Burggrafschaft Nürnberg
Die Burggrafschaft Nürnberg war ein mittelalterliches Territorium im Heiligen Römischen Reich. Im 12. Jahrhundert wurde die Burggrafschaft von den Grafen von Raabs regiert, im 13. und 14. Jahrhundert von den Hohenzollern. 1427 erwarb die Reichsstadt Nürnberg die Burggrafenburg.
Entstehung und geschichtliche Entwicklung
Die Anfänge der Burggrafschaft Nürnberg gehen auf eine Reichsburg zurück, die in der ersten Hälfte des 11. Jahrhunderts auf einem Sandsteinfelsen nahe der Pegnitz errichtet worden war. Vermutlich um ca. 1040 hatte König Heinrich III. den Bau dieser Burganlage veranlasst. Mit der Schaffung dieses im Bannbezirk des Reichswaldes gelegenen Stützpunktes verfolgte er die Absicht, den Einfluss des Bistums Bamberg wenigstens etwas zurückzudrängen; seine Vorgänger hatten das Bistum mit allzu großzügigen Schenkungen ausgestattet und damit weite Teile des fränkischen Raums der königlichen Herrschaft entzogen.
Um das Jahr 1105 wurden die aus einem niederösterreichischen Geschlecht stammenden Grafen von Raabs mit der Burg belehnt und als Burggrafen eingesetzt. In der Folgezeit schufen sie die Grundlage für ein umfangreiches Reichsterritorium, das um die Burg entstand und dann als die „Burggrafschaft Nürnberg“ bezeichnet wurde.

# ERFORDERLICHE AUFGABEN:
**A)** Schreibe bitte aus dem Text zur Burggrafschaft Nürnberg die Passage von „Entstehung und geschichtliche“ bis einschließlich „königlichen Herrschaft entzogen.“ wortgetreu ab.
**B)** Führe den Text über die Burggrafschaft Nürnberg im Anschluss an seinen letzten Satz weiter.

# BEREITGESTELLTE EINTRÄGE:

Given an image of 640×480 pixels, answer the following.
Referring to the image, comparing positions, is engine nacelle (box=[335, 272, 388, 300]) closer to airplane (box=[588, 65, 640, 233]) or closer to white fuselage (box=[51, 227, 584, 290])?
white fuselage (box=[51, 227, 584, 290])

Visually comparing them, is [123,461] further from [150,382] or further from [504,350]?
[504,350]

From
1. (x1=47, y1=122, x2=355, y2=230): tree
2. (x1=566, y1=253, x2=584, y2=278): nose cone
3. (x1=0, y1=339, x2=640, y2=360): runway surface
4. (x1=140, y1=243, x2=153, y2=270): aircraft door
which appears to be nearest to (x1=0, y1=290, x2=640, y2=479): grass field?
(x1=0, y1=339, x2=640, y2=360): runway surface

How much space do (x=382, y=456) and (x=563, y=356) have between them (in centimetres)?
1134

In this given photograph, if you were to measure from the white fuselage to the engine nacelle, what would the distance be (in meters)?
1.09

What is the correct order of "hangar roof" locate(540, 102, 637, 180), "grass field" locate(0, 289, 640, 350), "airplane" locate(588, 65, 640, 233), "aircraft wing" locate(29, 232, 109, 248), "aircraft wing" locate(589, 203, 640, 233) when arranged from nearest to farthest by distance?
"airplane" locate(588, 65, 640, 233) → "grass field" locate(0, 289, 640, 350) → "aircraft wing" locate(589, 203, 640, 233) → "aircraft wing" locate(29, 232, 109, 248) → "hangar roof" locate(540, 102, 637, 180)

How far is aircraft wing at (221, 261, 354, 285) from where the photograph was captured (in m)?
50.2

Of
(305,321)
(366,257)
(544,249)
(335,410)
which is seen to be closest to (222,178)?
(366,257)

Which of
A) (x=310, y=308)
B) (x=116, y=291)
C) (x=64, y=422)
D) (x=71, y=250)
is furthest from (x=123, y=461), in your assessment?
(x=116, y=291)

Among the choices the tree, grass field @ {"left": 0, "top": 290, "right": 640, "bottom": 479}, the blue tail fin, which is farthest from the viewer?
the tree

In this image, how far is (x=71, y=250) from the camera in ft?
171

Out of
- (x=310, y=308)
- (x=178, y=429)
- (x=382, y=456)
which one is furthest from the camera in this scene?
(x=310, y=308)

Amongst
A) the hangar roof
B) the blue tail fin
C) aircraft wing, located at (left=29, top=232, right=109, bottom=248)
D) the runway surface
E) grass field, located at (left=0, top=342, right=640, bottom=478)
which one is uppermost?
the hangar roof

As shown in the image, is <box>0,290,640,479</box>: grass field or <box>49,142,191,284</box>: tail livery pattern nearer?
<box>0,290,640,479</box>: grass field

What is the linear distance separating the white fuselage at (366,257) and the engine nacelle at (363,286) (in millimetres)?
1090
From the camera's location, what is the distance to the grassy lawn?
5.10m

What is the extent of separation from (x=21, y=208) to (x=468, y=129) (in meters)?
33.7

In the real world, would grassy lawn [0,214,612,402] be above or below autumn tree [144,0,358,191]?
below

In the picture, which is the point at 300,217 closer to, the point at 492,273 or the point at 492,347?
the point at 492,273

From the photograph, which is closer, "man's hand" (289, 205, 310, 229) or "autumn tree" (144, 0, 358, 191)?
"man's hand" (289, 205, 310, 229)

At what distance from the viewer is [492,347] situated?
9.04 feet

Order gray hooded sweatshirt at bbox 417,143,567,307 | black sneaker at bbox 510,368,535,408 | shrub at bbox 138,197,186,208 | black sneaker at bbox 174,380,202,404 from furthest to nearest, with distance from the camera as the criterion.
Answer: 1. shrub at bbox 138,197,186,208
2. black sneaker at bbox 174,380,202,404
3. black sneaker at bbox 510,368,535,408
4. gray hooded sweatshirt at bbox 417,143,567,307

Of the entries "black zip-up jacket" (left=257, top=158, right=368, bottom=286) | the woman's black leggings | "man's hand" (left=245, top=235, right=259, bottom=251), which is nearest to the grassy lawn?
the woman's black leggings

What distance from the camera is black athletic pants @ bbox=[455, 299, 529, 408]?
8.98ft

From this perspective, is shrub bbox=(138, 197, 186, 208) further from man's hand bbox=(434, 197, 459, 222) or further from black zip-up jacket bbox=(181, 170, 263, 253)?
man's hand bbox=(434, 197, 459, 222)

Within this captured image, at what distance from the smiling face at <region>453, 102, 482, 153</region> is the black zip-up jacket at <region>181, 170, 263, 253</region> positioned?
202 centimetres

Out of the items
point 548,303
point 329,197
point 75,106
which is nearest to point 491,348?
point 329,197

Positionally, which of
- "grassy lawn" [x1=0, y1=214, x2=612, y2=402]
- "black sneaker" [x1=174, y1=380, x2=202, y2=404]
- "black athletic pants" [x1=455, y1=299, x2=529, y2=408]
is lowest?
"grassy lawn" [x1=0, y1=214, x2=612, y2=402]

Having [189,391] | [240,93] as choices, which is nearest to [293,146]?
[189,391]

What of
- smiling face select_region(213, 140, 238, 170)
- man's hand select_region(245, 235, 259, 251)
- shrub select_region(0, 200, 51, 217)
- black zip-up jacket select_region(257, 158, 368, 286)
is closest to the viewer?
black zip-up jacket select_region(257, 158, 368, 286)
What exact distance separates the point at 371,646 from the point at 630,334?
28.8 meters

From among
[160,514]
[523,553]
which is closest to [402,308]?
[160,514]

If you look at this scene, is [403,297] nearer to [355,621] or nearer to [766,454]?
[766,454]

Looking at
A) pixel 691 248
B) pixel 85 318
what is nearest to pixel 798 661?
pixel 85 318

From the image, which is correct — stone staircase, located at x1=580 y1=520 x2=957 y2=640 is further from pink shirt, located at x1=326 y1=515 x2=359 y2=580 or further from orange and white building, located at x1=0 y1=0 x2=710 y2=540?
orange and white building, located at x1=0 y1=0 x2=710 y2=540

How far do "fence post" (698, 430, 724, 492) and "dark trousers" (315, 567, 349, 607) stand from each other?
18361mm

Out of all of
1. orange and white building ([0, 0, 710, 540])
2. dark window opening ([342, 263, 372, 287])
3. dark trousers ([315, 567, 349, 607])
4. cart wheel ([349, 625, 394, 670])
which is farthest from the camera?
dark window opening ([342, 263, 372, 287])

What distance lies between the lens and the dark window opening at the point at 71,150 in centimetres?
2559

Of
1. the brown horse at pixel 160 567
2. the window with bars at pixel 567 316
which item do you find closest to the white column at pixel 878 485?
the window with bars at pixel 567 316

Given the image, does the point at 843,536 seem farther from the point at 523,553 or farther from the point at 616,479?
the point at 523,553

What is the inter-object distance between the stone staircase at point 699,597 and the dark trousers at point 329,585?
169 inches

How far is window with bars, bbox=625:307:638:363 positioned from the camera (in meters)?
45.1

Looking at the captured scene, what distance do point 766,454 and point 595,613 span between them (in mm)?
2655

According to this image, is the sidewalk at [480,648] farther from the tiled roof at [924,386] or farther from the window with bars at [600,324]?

# ERWARTETE AUSGABEN:
**A)**
Entstehung und geschichtliche Entwicklung
Die Anfänge der Burggrafschaft Nürnberg gehen auf eine Reichsburg zurück, die in der ersten Hälfte des 11. Jahrhunderts auf einem Sandsteinfelsen nahe der Pegnitz errichtet worden war. Vermutlich um ca. 1040 hatte König Heinrich III. den Bau dieser Burganlage veranlasst. Mit der Schaffung dieses im Bannbezirk des Reichswaldes gelegenen Stützpunktes verfolgte er die Absicht, den Einfluss des Bistums Bamberg wenigstens etwas zurückzudrängen; seine Vorgänger hatten das Bistum mit allzu großzügigen Schenkungen ausgestattet und damit weite Teile des fränkischen Raums der königlichen Herrschaft entzogen.

**B)**
Als mit Konrad II. von Raabs um 1190 der letzte Graf von Raabs ohne männliche Nachkommen starb, trat sein Schwiegersohn Friedrich I. von Zollern seine Erbschaft an. Vermutlich noch im Jahr 1191 wurde er von König Heinrich VI. mit dem Burggrafenamt belehnt. Mit ihm trat eine Linie der aus Schwaben stammenden Grafen von Zollern die Herrschaft in der Burggrafschaft Nürnberg an. Das Territorium (bzw. die später daraus entstandenen Fürstentümer), das die Zollern während ihrer Zeit als Burggrafen erwarben und in der Folgezeit vergrößerten, regierten sie und zeitweilig einige ihrer Seitenlinien bis zum Ende des Alten Reiches 1806. Ab der Mitte des 14. Jahrhunderts bezeichneten sich die Zollern als Hohenzollern.
Durch eine geschickte Erwerbungspolitik bauten die Hohenzollern ihr Herrschaftsgebiet vor allem im Gebiet des heutigen Mittel- und Oberfranken zielstrebig aus. Durch die Beerbung der Grafen von Abenberg gelangten sie 1236 in den Besitz von deren Stammburg Abenberg, von Cadolzburg, des alten Königsguts Riedfeld, der Keimzelle von Neustadt an der Aisch, und auch der Schirmherrschaft über das Kloster Heilsbronn. Ebenfalls durch Erbschaft kamen sie 1248 mit Bayreuth in den Besitz des nordöstlichen Teils der oberfränkischen Besitzungen der Grafen von Andechs-Meranien. Eine vorbildliche Finanzpolitik ermöglichte den Hohenzollern weitere umfangreiche Neuerwerbungen. 1285 gelangte Wunsiedel in ihren Besitz, 1292 Arzberg, 1338 Schauenstein/Helmbrechts, 1373 Münchberg und Hof, 1402 Erlangen und schließlich 1412 Selb. Damit erweiterten sie das sogenannte „obergebirgische Land“[2] zu einem relativ geschlossenen Territorium.
Kurzzeitig, von 1353 bis 1374, hatten sie Beisitz an Teilen der Pflege Coburg, u. a. an Eisfeld.
Auch im „untergebirgischen Land“ gelang es den Hohenzollern in wenigen Jahrzehnten, einen umfangreichen Gebietszuwachs zu erzielen. 1331 erlangten sie die Vogtei über die spätere Residenzstadt Ansbach. Weitere Erwerbungen waren die Städte und Märkte Feuchtwangen, Uffenheim, Crailsheim, Creglingen, Kitzingen, Marktsteft, Schwabach, Leutershausen und Gunzenhausen.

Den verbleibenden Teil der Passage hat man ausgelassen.